Whilst the lure of the great outdoors has always been a powerful presence in his life, he acknowledges that it’s only since his spinal cord injury and since he ventured into Horatio’s Garden London & South East that he’s been able to wholeheartedly appreciate the things we tend to take for granted.
“The garden has really made a difference during the Covid period. When we weren’t allowed visitors, the world felt very small. But then you go to the garden and it feels like you’re somewhere away from it all. With the music on the Bank Holiday, it felt like the Caribbean!”
“Patience and gratitude are the things you need. Before, I didn’t appreciate the little things in life. The flowers, talking to people, everything. The garden is the nucleus of the ward and it’s the nice thing about being here. I’ve become friends with many people and outside you can just spend time with each other, learn from each other and discover how everyone’s doing when it comes to navigating their injuries.”
“A spinal cord injury resets your parameters. It makes you refine what you think is important. You realise your core values, which predominantly, for me at least, are doing positive things for other people and spending time with family and friends.”
Fortunately, since arriving in hospital, Mohammed has been able to see his loved ones, with his wife and children often making the journey to visit him in hospital.
“Most people can’t believe it when they visit. Whenever my family and friends have come to see me, they love it just as I do. It so lovely to have people here and the pods in particular are a godsend. It’s amazing and I can’t imagine how people coped without it.”
It will be several years before Mohammed knows the potential extent of his recovery, but he’s accepted that whatever will be, will be.
“I’m certainly looking forward to getting home, but I will always remember the garden and everything it has given me.”
“It’s all about breaking it down, taking it week by week, looking back and seeing what you’ve achieved; seeing the positives.

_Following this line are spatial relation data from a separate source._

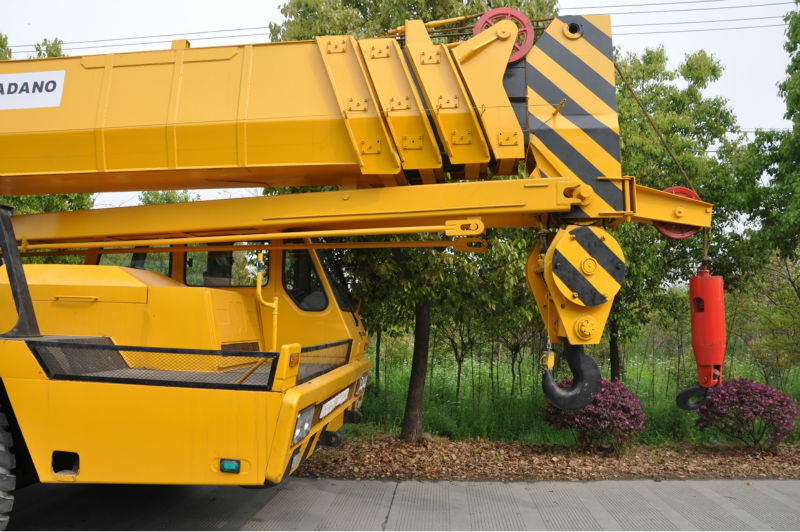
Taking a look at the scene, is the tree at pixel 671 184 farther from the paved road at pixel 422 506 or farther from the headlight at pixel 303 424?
the headlight at pixel 303 424

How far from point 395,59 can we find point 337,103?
1.89 ft

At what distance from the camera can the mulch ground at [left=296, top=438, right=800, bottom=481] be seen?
5695 millimetres

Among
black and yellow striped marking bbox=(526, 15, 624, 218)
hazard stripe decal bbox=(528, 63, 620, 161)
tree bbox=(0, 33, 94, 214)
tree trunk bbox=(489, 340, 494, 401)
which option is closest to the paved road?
black and yellow striped marking bbox=(526, 15, 624, 218)

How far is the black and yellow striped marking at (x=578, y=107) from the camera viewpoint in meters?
4.04

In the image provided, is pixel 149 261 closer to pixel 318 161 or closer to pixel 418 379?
pixel 318 161

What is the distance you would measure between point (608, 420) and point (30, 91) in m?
6.56

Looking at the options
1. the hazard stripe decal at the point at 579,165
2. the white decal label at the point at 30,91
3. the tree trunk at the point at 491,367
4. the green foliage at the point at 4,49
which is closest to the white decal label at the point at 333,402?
the hazard stripe decal at the point at 579,165

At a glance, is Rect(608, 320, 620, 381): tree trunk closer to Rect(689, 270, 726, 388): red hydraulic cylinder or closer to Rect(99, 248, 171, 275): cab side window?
Rect(689, 270, 726, 388): red hydraulic cylinder

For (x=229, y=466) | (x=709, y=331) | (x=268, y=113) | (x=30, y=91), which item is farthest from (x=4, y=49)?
(x=709, y=331)

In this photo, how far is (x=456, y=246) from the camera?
4750mm

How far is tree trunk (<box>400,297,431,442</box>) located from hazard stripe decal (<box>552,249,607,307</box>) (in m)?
3.06

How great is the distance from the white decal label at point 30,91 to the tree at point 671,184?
21.4 ft

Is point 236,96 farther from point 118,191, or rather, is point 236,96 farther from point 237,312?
point 237,312

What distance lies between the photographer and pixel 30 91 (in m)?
4.26
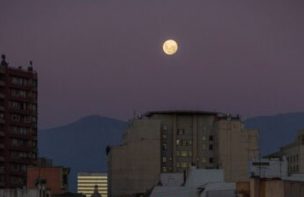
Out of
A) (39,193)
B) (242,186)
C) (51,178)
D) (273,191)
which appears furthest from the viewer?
(51,178)

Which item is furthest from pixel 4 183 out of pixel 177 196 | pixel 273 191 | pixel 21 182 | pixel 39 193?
pixel 273 191

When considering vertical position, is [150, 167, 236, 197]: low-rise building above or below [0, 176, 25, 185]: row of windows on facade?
below

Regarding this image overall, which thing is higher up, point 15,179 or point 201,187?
point 15,179

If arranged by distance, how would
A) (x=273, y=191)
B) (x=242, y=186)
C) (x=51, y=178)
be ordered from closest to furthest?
(x=273, y=191) < (x=242, y=186) < (x=51, y=178)

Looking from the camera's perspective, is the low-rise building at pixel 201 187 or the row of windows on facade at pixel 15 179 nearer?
the low-rise building at pixel 201 187

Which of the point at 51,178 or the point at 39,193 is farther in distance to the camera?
the point at 51,178

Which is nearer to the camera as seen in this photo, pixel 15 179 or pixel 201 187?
A: pixel 201 187

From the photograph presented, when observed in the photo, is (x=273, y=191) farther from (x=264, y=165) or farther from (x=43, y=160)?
(x=43, y=160)

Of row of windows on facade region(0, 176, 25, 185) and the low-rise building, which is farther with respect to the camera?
row of windows on facade region(0, 176, 25, 185)

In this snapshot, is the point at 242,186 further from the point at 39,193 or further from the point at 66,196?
the point at 66,196

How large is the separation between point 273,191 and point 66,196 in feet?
Answer: 206

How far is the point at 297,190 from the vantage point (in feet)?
160

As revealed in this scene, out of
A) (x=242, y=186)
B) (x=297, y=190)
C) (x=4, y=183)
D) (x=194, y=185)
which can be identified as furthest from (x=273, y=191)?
(x=4, y=183)

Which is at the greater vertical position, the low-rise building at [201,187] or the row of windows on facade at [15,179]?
the row of windows on facade at [15,179]
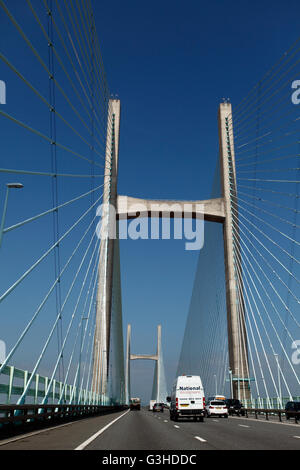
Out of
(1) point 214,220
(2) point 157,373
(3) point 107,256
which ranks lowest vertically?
(2) point 157,373

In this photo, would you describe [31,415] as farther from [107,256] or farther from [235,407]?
[235,407]

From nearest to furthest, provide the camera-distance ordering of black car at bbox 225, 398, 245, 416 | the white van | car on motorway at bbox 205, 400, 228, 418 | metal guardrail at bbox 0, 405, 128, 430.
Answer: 1. metal guardrail at bbox 0, 405, 128, 430
2. the white van
3. car on motorway at bbox 205, 400, 228, 418
4. black car at bbox 225, 398, 245, 416

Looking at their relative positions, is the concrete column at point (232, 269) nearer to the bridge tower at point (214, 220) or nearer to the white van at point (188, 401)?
the bridge tower at point (214, 220)

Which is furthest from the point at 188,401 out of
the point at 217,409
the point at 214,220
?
the point at 214,220

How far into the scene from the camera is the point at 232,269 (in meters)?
37.0

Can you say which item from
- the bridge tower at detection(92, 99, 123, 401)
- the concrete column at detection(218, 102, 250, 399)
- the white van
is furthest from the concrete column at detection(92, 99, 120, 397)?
the white van

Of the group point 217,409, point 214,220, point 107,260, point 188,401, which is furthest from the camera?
point 214,220

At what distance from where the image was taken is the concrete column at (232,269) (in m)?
35.7

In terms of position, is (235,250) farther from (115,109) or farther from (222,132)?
(115,109)

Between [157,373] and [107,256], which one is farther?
[157,373]

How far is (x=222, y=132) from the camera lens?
38125 mm

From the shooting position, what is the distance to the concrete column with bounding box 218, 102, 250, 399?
35656 mm

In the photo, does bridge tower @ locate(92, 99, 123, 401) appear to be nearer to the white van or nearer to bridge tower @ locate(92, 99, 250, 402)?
bridge tower @ locate(92, 99, 250, 402)
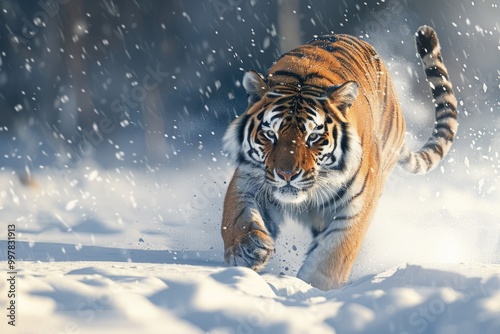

For me, the most important thing is that I have my hands, which means it hopefully won’t be long until I can return to surgery.’
His serene, yet steadfast, sense of optimism is stirring.
“I’ve noticed the parallels between Horatio’s story and those of people like me with spinal cord injuries. Despite adversity, despite a life-changing experience, here there is proof that so much positivity can come from such things.”
“There’s a reason that the tree didn’t hit and kill me. It paralysed me. We all find it difficult to accept events that lead to uncertainty, or to terrible things, but all we need to learn is to let go of that.”
“We like certainty, but in reality, it’s stressful. A spinal cord injury is uncertain, which is why setting yourself small goals and achieving them is where you gain positivity.”
“Ultimately, I return to this again and again; you don’t know your true character until you’ve faced adversity.”